After a five-year spell at Covent Garden, she was engaged by Drury Lane in 1802, where she made her debut on 21 October as Mrs Oakley in George Colman's ‘The jealous wife’. The remainder of her lengthy career was dominated by these two theatres, though she interspersed work for Thomas Dibdin's company at the Surrey theatre, the Strand, the Haymarket, the Queen's and the Olympic. Good-humoured, quick-tempered, and at times bitingly sarcastic, she was considered one of the foremost comic actresses of her generation. Among her most popular roles were Estifania, Mrs Malaprop, Mrs Subtle, and Mrs Heidelberg. In her later years, by which time she was dubbed the ‘Mother of the Stage’, she appeared in a long line of roles portraying old maids, dowagers, nurses and peasant women.

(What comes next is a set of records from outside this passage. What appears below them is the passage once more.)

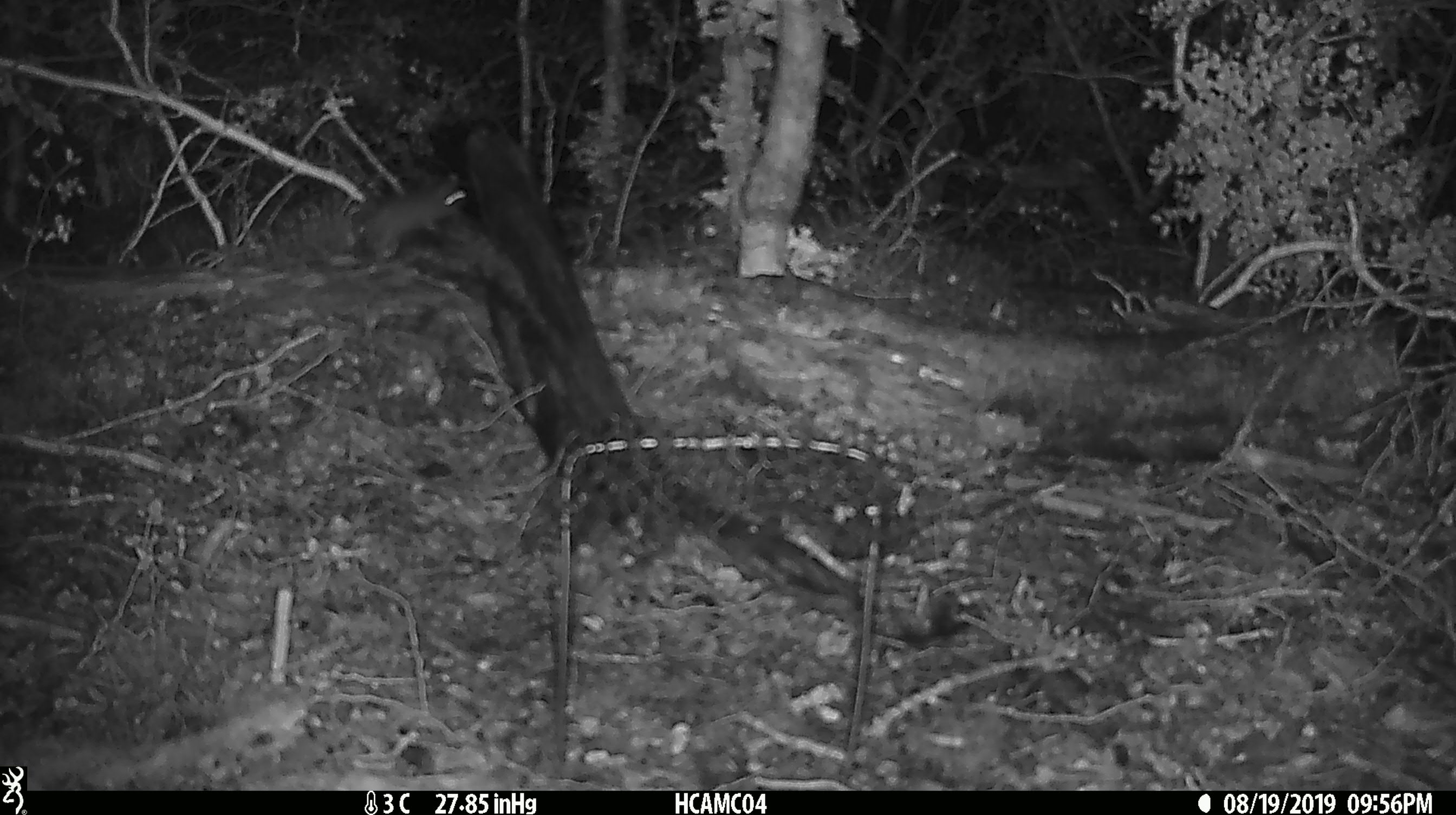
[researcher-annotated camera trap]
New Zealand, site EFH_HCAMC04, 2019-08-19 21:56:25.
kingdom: Animalia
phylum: Chordata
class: Mammalia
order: Rodentia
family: Muridae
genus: Mus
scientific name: Mus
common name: mouse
Mouse (Mus).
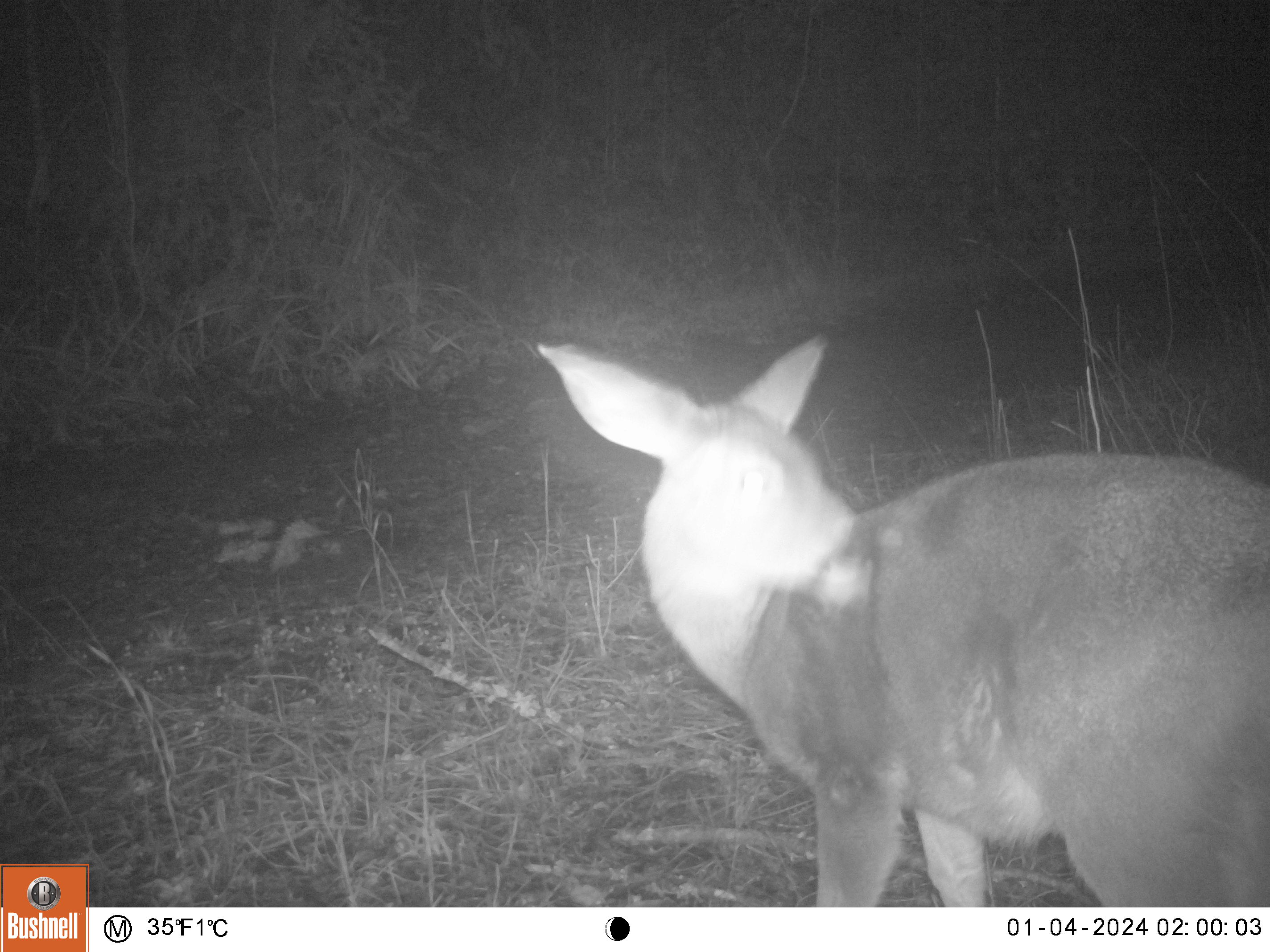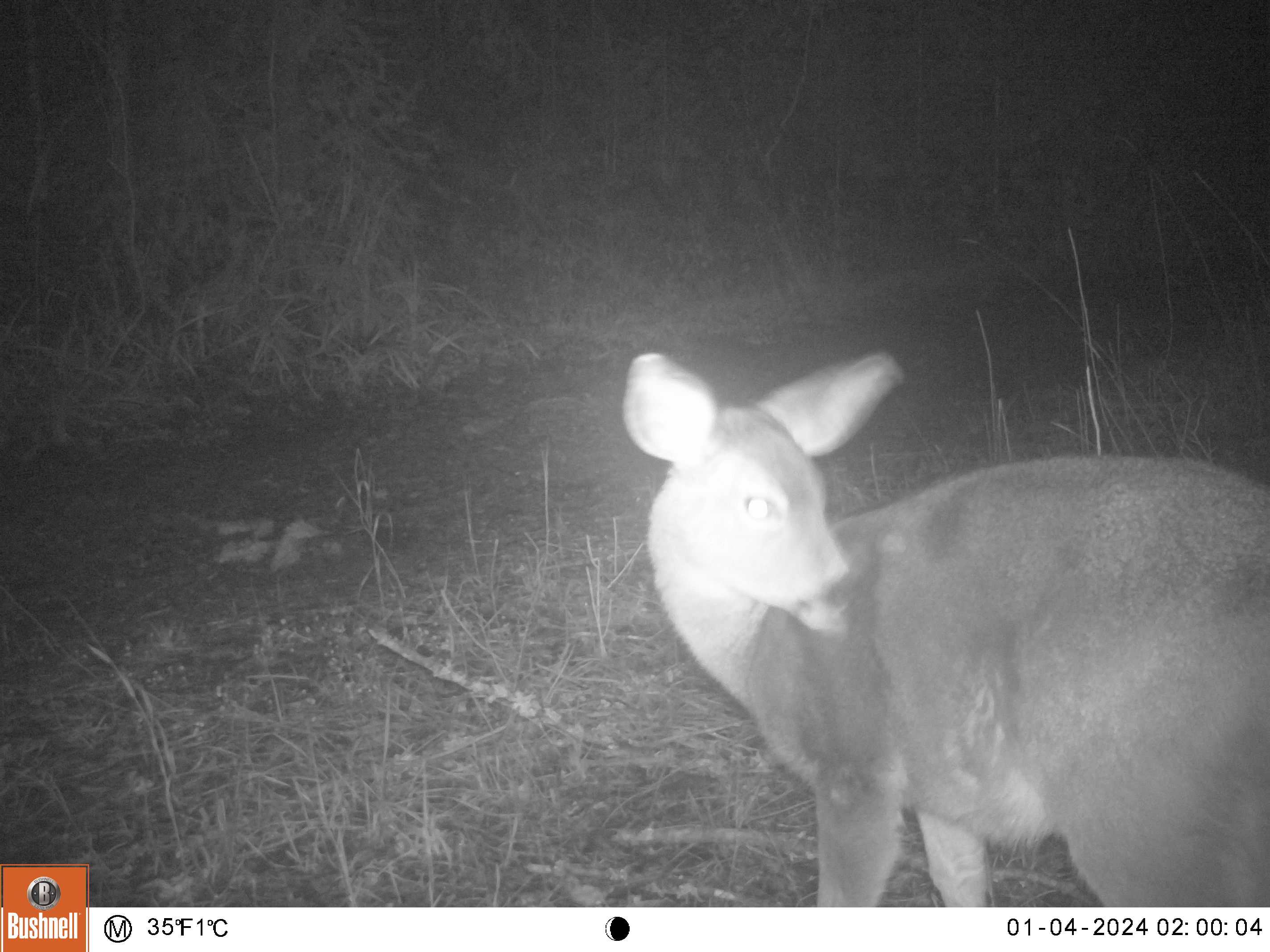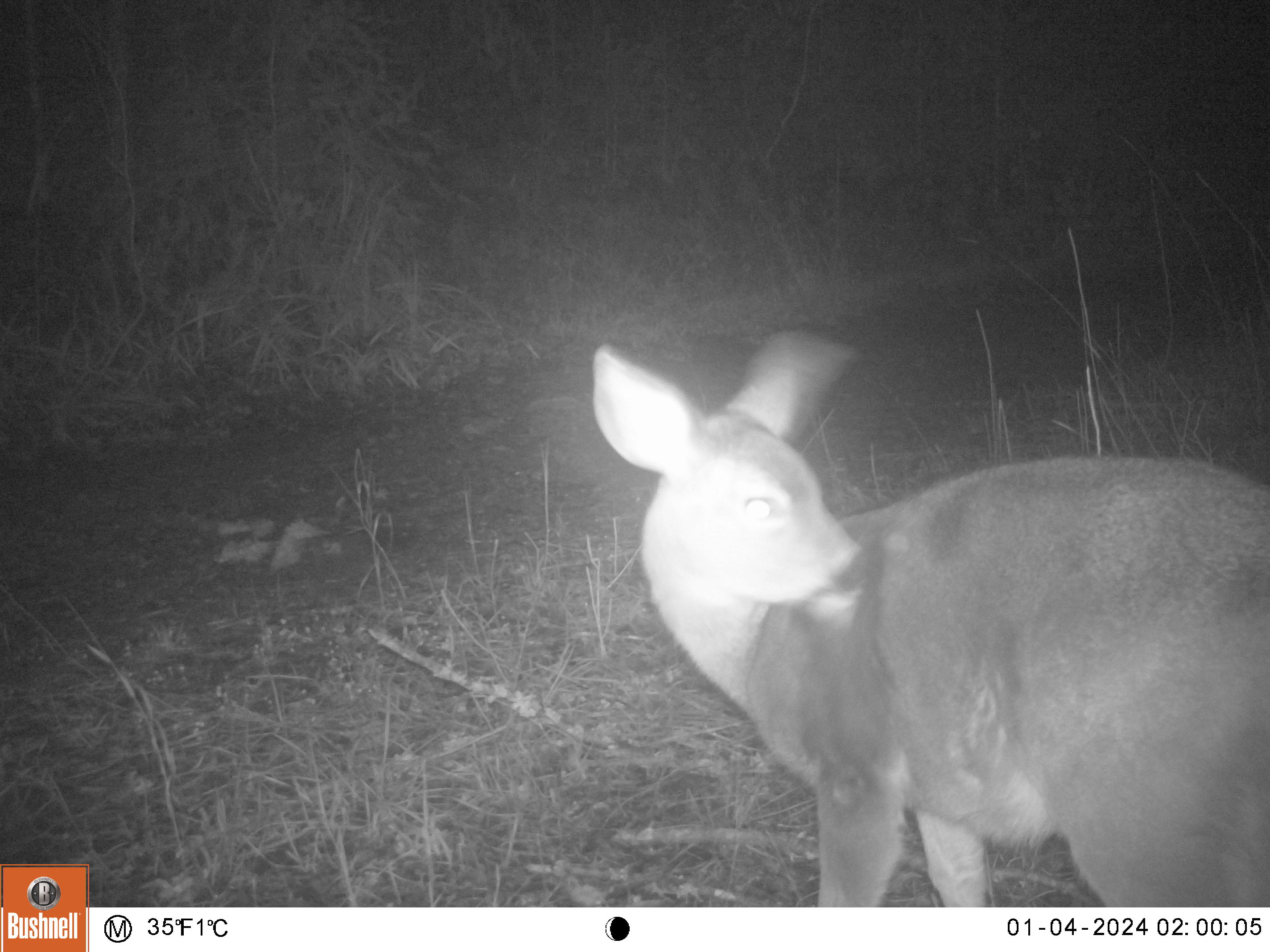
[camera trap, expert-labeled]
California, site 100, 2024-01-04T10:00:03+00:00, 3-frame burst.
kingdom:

She appears to have become overweight in middle age, and in 1813 was described as being ‘monstrously fat’ by the artist Charles Robert Leslie. For much of her working life she was plagued by her father, who treated her appallingly and took the greater part of her earnings. She had hoped to marry a fellow actor, James Biggs, but he died in 1798. In 1800 her father gave her over to Samuel Glover in exchange for a bond of £1,000, which was never paid. She and Glover married on 20 March 1800, though it was not until the following May that she appeared professionally as Mrs Glover. The marriage was extremely unhappy. He too sought to live off her earnings, but circumstances were difficult, as the couple had eight children to maintain. Only four survived into adulthood. Three of her daughters, Georgina, Phyllis (d. 1831) and Mary (d. 1860), all took to the stage, as did her son Edmund (1813?–1860), while William Howard (1819–75) became a composer and conductor. In 1817 her husband sought to gain custody of the children to obtain her salary, but he failed and is said to have died in debt, in the Marshalsea prison. Despite grave illness, she made her farewell appearance, as Mrs Malaprop, at Drury Lane on 12 July 1850. She died four days later, and was buried in the church of St George the Martyr, Bloomsbury. Many likenesses of her were made, and her portrait (in pastels) by Samuel Drummond is at the Garrick Club, and another, by George Clint (exhibited at the RA in 1831), is preserved in the Victoria and Albert Museum.